◆ **SOURCE TEXT**
· · · · ·
Learn (almost) everything you need to know about incorporating your small business in Canada. Should you set up a sole-proprietorship or corporation? Read more before deciding.
Free comprehensive Incorporation Checklist included.
A corporation is a separate legal entity (another ‘person’). Each corporation has its own CRA business number (equivalent to a Social Insurance Number), pays its own taxes, owns assets (cash, vehicles, equipment etc) and has liabilities (bank loans, money owing to suppliers etc). Each corporation should also have a minute book, which is an official record of the corporations activities.
There are several types of Corporations – we’ll be talking about Canadian Controlled Private Corporations (small businesses).
Sole proprietorship is the simplest and cheapest business structure. If you make over $30,000 then you’ll need to register for GST, otherwise there’s no real registration process to set up a sole-proprietorship with the CRA (you may have municipal or other licensing requirements). As a sole-proprietor, you need track income / expenses (retain your receipts) and report these on your personal tax return each year as self-employment income. You can take a deduction for vehicle expenses (keep a mileage log) and can depreciate (expense over time) business assets.
This is the primary legal reason a lot of people incorporate their business. If your company is sued, your personal assets are protected. However, you’re still personally liable for CRA debts (taxes, GST, payroll) and any other debts covered under a personal guarantee. Customers and other parties can ‘pierce the corporate veil’ (go after your personal assets) under certain circumstances like when fraud is committed or if it wasn’t clear that they were dealing with the corporation.
Corporations continue to exist until dissolved (voluntarily or involuntarily). The corporations value is taxed at death on the owners final tax return (taxes can be deferred if there’s a surviving spouse), but the corporation will continue to exist and can be operated by successors such as children. There are several estate tax planning strategies to minimize tax at death.
Setting up a corporation doesn’t, by default, make you the ‘owner’ of it. Shares need to be issued. The owner of these shares becomes the shareholder of the company. Each corporations articles of incorporation will specify the classes (types) of shares that are authorized to be issued. There’s a lot of flexibility in what kind of shares can be created and issued. Typical share classes include common and preferred shares. Common shares increase in value as the company grows. Preferred shares are usually a fixed value and take priority over the common shareholders. Shares can be classified as voting or non-voting.
· · · · ·
◆ **COLLECTED DATA**
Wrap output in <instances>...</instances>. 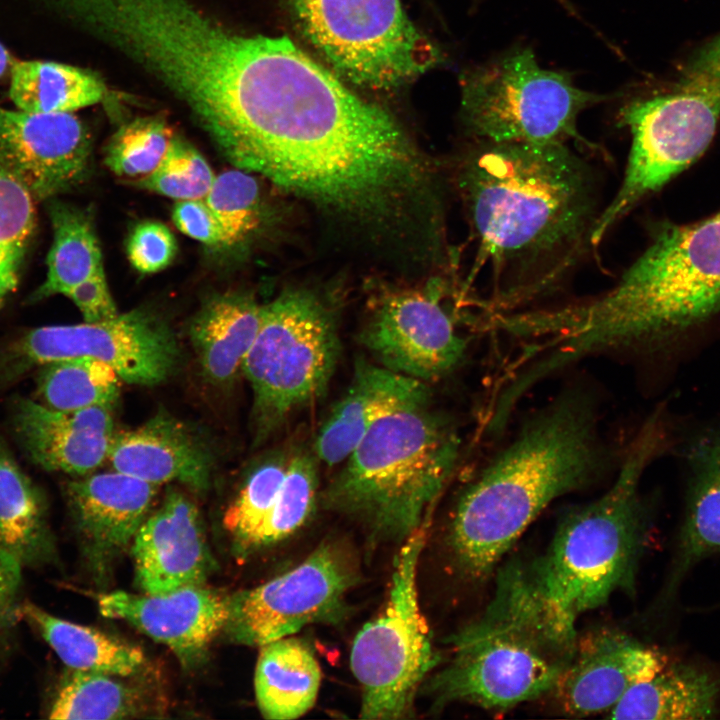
· · · · ·
◆ **SHORT PROBLEM 1**
In the text on incorporating a small business in Canada, above what income must a sole proprietor register for GST?
◆ **SHORT PROBLEM 2**
Pick up the text on incorporating a small business in Canada after its last sentence and carry it on.

◆ **EXERCISE ANSWER 1**
Over $30,000.

◆ **EXERCISE ANSWER 2**
Bob and Mary want to set up a company. Bob’s mom, Veronica, will contribute $100,000 in startup cash. Bob and Mary could each subscribe to 50 voting common shares and issue Veronica 100,000 preferred non-voting shares. Bob/Mary would then each own half of the value and votes of the company (they would control business decisions). Veronica has no votes and her shares don’t increase in value. She can redeem her preferred shares for $100,000 cash once the company starts making money. If she wanted to get paid some interest, then those preferred shares could specify an interest-rate. If the company went insolvent (bankrupt), Veronica would get paid from any remaining assets before Bob/Mary because her shares take preference over their common shares.
Small Alberta corporations (< $500,000 taxable active business income) pay a low tax rate of 11%, whereas Alberta personal tax rates are upwards 48%. This means that you can defer up to 37% in taxes (2020) within a Corporation. You will still pay these taxes in the future, but not until you pull the money out of the Corporation. You can reduce taxes by spreading income out over several years at lower tax brackets.
Corporations are taxed both federally and provincially, so the maximum deferral depends on which province your company earns money in.
In this example, the business made $210,000 before paying anything to the owner. If the business were a sole-proprietor, then personal taxes would be paid on the full $210,000, resulting in around $68,000 personal taxes. Total tax paid under a corporate structure would be closer to $35,400 ($23k taxes on $97k personal income plus $12.4k corporate taxes on $113k corporate taxable income). Total tax deferred in one year by operating under a corporate structure: $32,600 ($68k – $35.4k).
This is a simplistic example using Alberta 2020 tax rates and ignores deductions/CPP/tax credits. Your specific tax deferral will depend on how much money you keep in the company (because you pay personal taxes on any money you pull out), what tax bracket you’re in and what province you live in.
Canadian economic growth is the main purpose behind this tax deferral. The government wants businesses to reinvest in their companies (hire more employees, buy more equipment). You can hold investments (real estate, stocks etc) inside of a corporation, but tax rates are high on passive investments and there can be further adverse tax consequences. Consult with your accountant before investing within a corporation.
You can shelter up to $883,384 (2020) capital gains tax when you sell your corporate shares. Generally, to qualify for this exemption:
The Capital Gains Exemption qualification isn’t always straight-forward and advance planning often needs to be done to ensure qualification. As such, it’s important to talk to your accountant early on.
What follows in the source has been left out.